All of which is how I found myself once again dog-paddling in that famous quasi-Egyptian waterway. With my current streak pushing toward the two-hundred-day mark, having not missed a day since February, and being on track for a personal highest and nicely rounded number annual mileage accomplishment, it was drive, drive, drive toward my fast approaching fall marathon. But I really couldn’t ignore the signs of overtraining – leg fatigue, slowing pace, and worse, I just couldn’t shake the chronic trouble in that left knee – trouble that typically didn’t rise up during my runs (though of late had started to), but that made stairs far more of a chore than they should be.

August closed up, two thirds through the year, two thirds of the way to that nice round number on the odometer, but only just two thirds – no buffer for tapers, time off, or anything.
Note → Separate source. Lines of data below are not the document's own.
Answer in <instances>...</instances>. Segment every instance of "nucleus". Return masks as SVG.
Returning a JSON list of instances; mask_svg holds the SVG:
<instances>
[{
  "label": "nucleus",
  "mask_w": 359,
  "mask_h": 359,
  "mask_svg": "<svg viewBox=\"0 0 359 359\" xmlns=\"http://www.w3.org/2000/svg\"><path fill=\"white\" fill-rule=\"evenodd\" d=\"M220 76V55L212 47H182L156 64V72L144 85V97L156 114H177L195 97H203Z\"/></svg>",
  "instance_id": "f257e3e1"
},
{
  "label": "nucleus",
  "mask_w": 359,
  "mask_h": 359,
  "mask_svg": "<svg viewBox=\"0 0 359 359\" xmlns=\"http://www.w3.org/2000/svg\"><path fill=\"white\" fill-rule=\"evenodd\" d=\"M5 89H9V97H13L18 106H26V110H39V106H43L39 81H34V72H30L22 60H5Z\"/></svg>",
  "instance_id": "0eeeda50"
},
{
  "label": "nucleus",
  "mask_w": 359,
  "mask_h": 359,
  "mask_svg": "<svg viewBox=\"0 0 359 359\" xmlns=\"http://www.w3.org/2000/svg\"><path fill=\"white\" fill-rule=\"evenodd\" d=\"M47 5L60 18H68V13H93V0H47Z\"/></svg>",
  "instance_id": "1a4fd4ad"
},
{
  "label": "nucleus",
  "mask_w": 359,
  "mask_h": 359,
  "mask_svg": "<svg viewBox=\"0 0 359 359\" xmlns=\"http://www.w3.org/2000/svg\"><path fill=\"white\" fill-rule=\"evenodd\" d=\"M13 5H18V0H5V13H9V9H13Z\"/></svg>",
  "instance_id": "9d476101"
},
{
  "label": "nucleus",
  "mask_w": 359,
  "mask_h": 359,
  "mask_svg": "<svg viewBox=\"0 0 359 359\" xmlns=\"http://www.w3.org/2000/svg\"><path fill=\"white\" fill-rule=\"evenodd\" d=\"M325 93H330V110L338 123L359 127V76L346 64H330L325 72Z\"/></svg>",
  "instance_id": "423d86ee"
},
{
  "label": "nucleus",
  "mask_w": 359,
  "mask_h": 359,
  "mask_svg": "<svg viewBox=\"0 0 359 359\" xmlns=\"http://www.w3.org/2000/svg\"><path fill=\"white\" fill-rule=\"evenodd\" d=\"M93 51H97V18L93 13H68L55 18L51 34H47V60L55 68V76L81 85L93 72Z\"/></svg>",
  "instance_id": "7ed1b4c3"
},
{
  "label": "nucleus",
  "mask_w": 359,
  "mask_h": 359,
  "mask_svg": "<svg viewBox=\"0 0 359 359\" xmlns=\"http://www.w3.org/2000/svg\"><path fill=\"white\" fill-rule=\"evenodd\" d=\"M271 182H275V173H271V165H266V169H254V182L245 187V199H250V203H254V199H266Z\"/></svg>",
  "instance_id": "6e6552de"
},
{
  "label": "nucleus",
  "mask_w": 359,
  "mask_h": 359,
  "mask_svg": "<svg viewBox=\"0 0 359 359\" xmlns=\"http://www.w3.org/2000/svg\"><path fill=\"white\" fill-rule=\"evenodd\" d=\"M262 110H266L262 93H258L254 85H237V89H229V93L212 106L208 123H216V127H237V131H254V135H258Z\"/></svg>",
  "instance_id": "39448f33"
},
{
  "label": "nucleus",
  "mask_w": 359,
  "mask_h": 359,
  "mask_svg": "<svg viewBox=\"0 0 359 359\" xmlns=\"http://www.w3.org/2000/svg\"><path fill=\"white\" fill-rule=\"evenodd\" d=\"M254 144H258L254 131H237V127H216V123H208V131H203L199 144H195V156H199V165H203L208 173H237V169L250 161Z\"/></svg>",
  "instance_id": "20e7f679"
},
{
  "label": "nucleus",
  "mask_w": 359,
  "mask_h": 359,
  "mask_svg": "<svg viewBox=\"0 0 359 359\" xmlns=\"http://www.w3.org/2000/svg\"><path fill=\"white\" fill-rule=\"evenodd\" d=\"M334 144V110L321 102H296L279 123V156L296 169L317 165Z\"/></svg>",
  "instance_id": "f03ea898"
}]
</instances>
Any training interruption would mean falling behind. But I began to question whether I’d hold out even till the fall marathon, let alone till New Year’s Eve. I really had no choice but to follow my own best advice. Out of the water, son, you need a break.

One would think a week off, coupled with a hit of my favorite anti-inflammatory, would set things right in the world and let me return rested and ready to rock. Sadly, it hasn’t worked out that way. To my dismay, the time since that week off has been ugly, hindered by quads that feel like I just started running, legs that are celebrating the hundredth anniversary of Einstein’s publishing his theory of general relativity by sucking up energy and converting it into leaden mass, and worst, a hamstring that pulled itself for no reason (if you pull a ham, does that make it pulled pork?). Since these woes came on from not running, I’ve taken the approach of trying to cure them by running, and slowly, oh-so-slowly (which has included lots of miles taken oh-so-slowly), I’m starting to move a bit toward normalcy, with big jumps backward like today’s seriously tortoise-like wind-suck-fest. Once again I ask, is this the beginning of the big slide downward?

Saturday’s local five kilometer jaunt, a race that I won last year, might not even get off the starting line. Game-day decision, as they say. And if it does, it will only be through the luck of the no-shows that any respectable placing shows up next to my name. Then again, there’ll be burgers and beers, and even amidst self-doubt and angst, you’ve got to keep your priorities straight, right?